Update – Cornell Hit with Another Class Action Seeking Semester Refunds
Cornell University is the defendant in another proposed class action centered on the Ivy League institution’s alleged refusal to issue tuition and fee refunds for the Spring 2020 semester, which was shortened due to the pandemic.
Though Cornell made the right call in closing its campus, the decision deprived students of the benefits of “in-person instruction, meals, access to campus facilities, student activities, and other benefits and services” for which they had already paid, the lawsuit says.
Despite suspending in-person classes on March 13 and ordering students to leave campus as soon as possible—not to mention the school’s potential eligibility for a sizable chunk of CARES Act funding—Cornell has nonetheless either refused to provide refunds or has extended “inadequate or arbitrary” reimbursements, the case alleges.
Cornell University faces a proposed class action lawsuit that argues the school should refund tuition and fees given the Spring 2020 semester’s online learning environment brought on by the COVID-19 pandemic is “subpar in practically every aspect.”
Filed in New York’s Northern District, the suit states that the Ivy League school announced on March 13 that it would suspend all classes for two weeks, as well as its spring break scheduled for March 29 through April 6. The lawsuit says Cornell students were discouraged from contacting their professors during this time, and informed that classes would be held in online formats once the two-week span passed. According to the case, the school has not held in-person classes since March 13.

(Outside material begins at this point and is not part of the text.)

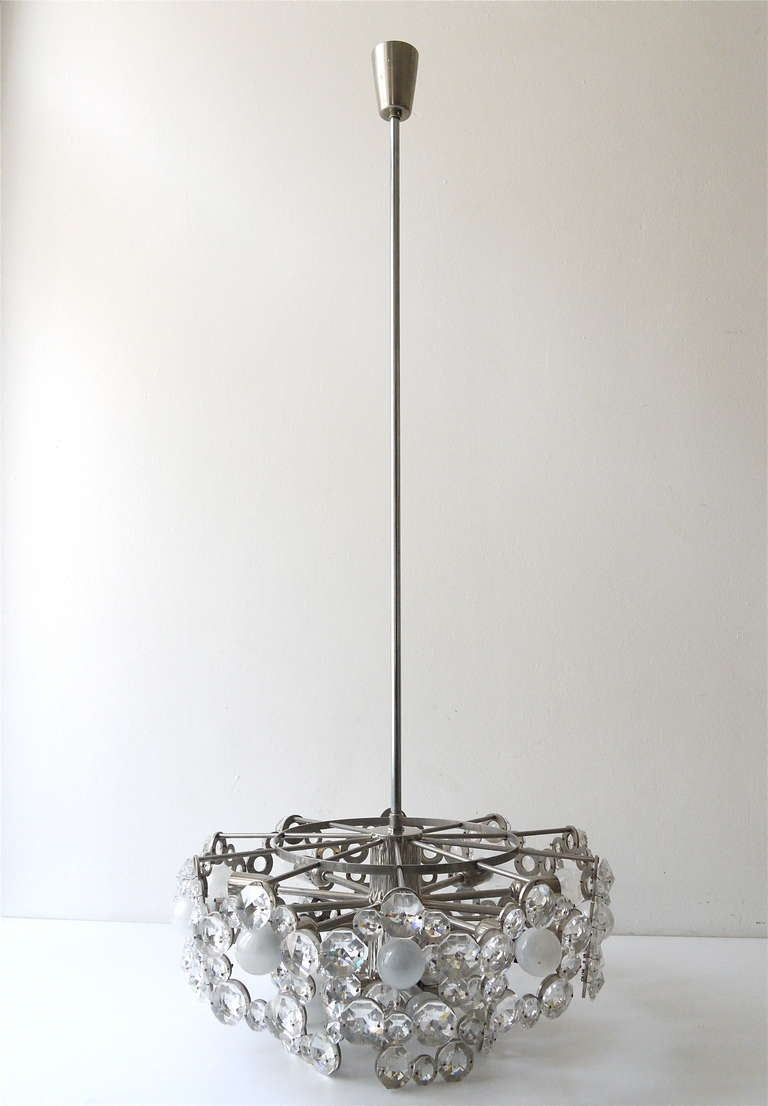 A very exceptional and big crystal chandelier, executed by Lobmeyr Vienna in the the 1960s. Made of nickel-plated metal and full of big, sparkling faceted crystals. Has 15 sockets, diameter 20 inches/50cm, total height incl. rod is 45 inches/115cm,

The plaintiff argues that as a result of the suspension of in-person academic instruction, Cornell has not delivered the educational services, access to facilities and opportunities for which students have already paid. The complaint contests that Cornell’s online learning environment brought on by the coronavirus crisis is “subpar in practically every aspect,” including with regard to the lack of access to facilities, course materials and faculty.
“Students have been deprived of the opportunity for collaborative learning and in-person dialogue, feedback, and critique,” the complaint reads. “The remote learning options are in no way the equivalent of the in-person education the Plaintiff and the putative class members contracted and paid for.”
The plaintiff, who along with every other student was required to leave campus March 29, argues that even if Cornell had no choice but to cancel in-person classes, the institution has “nevertheless improperly retained funds for services it is not providing.”